While these web crawlers are (usually) well intentioned, they won’t crawl your site in the same way, nor will they crawl your site at the same pace. These differences are where the robots.txt file comes into play, so you can better control how these bots behave on your website. The robots.txt file is meant to serve as a guide so these bots know where not to scan, and at what rate they should be going over your site. Not everyone needs a robots.txt file, but if bots or web crawlers are becoming problematic, read on!
Using the robots.txt file
The robots.txt file should only exist directly within the document root of your site. For example, Liquid Web’s robots.txt file lives here: https://www.liquidweb.com/robots.txt. The robots.txt file is only required to be read by the crawler once when it begins its crawling session of your site.
There are only a few directives to use within the robots.txt file, each directive can take one value, or you can use an asterisk (*) to mean “all”.

Extracted records:
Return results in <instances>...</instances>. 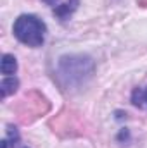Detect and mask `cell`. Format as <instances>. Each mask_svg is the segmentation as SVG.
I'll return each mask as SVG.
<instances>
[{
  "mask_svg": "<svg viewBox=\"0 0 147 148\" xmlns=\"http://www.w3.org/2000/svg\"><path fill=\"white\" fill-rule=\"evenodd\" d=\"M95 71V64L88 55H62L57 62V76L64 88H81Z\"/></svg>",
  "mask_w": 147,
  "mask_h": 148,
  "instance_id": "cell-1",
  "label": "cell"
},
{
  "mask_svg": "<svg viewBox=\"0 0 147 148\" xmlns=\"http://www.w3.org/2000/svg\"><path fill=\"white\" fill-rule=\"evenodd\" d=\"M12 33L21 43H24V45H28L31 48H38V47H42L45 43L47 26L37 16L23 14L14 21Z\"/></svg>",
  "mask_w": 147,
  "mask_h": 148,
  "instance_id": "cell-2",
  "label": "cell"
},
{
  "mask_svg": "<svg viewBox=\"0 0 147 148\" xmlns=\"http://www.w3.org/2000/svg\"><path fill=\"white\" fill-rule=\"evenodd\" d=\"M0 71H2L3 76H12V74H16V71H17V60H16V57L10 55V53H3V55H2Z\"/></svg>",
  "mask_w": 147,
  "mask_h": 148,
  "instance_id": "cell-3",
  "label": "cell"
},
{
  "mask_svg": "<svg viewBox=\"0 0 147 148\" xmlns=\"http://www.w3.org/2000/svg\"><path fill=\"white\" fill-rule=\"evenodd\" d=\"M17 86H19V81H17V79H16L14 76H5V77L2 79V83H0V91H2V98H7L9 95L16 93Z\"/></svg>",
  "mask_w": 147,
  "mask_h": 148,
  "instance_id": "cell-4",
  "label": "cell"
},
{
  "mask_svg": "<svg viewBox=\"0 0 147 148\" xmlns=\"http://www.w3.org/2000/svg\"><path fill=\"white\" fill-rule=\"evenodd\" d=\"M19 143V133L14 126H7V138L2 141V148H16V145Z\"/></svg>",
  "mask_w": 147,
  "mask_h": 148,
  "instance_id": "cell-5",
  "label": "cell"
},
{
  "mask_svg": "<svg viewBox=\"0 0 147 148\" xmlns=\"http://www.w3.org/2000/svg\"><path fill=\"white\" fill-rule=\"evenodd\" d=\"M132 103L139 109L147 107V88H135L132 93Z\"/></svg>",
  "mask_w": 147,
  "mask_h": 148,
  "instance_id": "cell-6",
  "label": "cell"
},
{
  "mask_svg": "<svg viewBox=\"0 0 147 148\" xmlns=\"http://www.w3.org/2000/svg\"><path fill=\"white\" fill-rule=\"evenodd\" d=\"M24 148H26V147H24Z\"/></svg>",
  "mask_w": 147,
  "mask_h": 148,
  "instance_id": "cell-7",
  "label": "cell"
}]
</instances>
...
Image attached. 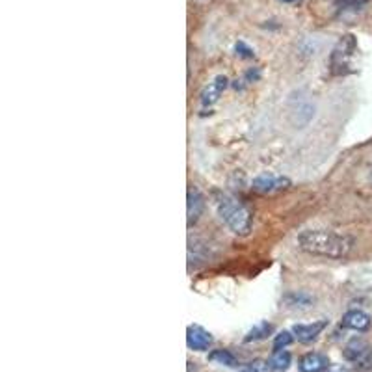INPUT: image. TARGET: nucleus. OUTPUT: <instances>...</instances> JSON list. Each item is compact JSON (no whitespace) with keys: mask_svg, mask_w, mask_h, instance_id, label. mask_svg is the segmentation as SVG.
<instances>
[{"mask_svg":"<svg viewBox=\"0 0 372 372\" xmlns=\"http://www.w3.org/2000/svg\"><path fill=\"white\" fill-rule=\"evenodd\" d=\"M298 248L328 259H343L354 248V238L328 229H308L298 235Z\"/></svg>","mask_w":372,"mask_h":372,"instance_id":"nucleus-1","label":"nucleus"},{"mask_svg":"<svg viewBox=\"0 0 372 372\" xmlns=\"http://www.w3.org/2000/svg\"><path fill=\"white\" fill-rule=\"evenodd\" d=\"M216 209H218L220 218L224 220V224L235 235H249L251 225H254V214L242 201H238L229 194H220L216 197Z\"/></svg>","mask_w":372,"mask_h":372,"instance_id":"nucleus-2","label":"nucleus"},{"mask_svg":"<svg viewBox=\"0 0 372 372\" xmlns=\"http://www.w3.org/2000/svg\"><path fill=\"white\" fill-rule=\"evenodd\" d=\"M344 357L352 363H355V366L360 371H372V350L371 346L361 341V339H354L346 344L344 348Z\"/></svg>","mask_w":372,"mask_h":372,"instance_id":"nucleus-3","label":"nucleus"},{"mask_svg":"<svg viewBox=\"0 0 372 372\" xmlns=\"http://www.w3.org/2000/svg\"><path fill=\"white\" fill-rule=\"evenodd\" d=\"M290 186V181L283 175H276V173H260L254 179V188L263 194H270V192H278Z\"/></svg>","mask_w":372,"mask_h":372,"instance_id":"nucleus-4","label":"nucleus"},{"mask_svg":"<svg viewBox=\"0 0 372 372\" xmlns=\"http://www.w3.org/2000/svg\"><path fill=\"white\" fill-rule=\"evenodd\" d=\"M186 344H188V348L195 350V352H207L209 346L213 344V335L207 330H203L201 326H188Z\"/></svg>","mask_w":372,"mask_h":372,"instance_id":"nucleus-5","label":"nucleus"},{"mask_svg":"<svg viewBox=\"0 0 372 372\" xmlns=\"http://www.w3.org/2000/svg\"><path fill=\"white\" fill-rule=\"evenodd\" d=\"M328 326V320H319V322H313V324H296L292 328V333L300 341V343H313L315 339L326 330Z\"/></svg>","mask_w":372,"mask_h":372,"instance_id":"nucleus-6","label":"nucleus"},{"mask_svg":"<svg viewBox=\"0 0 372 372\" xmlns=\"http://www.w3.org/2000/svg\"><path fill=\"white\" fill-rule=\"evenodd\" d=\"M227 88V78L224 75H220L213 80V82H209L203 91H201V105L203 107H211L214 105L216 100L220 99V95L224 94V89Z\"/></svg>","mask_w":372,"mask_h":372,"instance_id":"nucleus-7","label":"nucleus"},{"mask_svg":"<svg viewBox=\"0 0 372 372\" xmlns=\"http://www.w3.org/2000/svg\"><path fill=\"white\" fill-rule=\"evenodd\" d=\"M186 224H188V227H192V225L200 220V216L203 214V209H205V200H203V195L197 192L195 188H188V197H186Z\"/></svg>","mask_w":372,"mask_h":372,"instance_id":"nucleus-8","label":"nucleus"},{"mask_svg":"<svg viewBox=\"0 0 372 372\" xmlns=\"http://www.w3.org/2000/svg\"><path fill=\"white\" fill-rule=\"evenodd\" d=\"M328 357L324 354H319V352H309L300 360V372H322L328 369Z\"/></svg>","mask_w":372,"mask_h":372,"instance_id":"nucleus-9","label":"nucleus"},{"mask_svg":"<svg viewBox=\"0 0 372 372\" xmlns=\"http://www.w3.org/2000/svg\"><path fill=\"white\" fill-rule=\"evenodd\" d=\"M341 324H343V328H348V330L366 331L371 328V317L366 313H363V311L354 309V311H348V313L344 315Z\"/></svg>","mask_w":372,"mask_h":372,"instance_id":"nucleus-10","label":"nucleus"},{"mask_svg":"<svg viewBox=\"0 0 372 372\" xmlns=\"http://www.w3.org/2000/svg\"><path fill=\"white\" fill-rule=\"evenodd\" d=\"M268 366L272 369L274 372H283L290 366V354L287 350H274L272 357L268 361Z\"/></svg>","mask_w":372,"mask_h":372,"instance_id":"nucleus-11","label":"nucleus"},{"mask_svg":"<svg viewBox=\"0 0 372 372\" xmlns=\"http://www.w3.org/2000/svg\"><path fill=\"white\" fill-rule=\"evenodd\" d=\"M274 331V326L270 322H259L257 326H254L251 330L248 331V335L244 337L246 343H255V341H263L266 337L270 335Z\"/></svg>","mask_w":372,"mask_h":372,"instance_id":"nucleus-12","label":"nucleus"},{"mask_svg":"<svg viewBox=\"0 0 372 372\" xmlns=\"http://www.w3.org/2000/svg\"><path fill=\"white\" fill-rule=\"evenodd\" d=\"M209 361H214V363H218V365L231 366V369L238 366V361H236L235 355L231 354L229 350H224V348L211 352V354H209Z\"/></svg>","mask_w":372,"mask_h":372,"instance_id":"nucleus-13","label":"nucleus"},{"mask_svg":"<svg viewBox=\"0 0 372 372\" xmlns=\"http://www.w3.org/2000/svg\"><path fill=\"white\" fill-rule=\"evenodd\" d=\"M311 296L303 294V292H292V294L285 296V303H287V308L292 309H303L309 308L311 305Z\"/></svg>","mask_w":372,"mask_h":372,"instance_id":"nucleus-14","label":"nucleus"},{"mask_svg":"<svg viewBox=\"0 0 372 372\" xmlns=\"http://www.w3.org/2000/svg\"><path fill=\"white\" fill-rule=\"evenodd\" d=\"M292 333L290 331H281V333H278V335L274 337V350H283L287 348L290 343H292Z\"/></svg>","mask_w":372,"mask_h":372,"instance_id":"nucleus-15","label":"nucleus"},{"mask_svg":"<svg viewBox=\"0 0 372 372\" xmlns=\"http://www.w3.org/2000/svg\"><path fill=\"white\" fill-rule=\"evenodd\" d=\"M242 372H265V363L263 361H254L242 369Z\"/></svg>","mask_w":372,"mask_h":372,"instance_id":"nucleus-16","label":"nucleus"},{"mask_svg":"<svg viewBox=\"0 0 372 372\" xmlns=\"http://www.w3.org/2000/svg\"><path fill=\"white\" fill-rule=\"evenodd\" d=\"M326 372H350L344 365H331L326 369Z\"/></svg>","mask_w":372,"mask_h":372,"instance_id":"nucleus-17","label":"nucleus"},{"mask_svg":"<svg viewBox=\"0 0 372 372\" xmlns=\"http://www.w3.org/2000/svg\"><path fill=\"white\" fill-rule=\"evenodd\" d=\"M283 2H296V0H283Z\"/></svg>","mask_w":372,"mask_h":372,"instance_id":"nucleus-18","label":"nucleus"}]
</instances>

Required task: Please carry the robots.txt text forward from its last sentence.

Answer for this exercise:
- User-agent: <crawler-name> The user-agent section can be used to set specific robots.txt directives that only apply for a certain crawler. The crawler’s user-agent can be found within the access logs for your webserver, or within most analytics tools, such as Google analytics, awstats or webalizer.
- Disallow: </location/> This directive states where a crawler should not crawl. Typical disallowed crawling areas usually include:
- Administrative logins and panels
- Areas still in development
- Areas you’d just prefer the crawlers avoid
- Crawl-delay: <number> A crawl delay can be used to tell web crawlers to slow down the rate at which they go through your website. This can be particularly useful if web crawlers are causing your server’s load to increase, which can then lead to slower loading times on your website. It’s very important to point out that different crawlers will interpret the crawl-delay directive in different ways, which can be a bit confusing.
- Bing, for example will treat the number set as a factor at which it will slow down it’s crawling, where 1 is a little slower than usual, and 10 is significantly slower than usual. Most other crawlers and bots will treat the number you set as a crawl delay as the number of seconds to wait between each page it crawls on your site. Slowing down the rate at which these crawlers go over your site can reduce the amount of work your server has to do at once, and can help keep more of your server’s resources free for other tasks.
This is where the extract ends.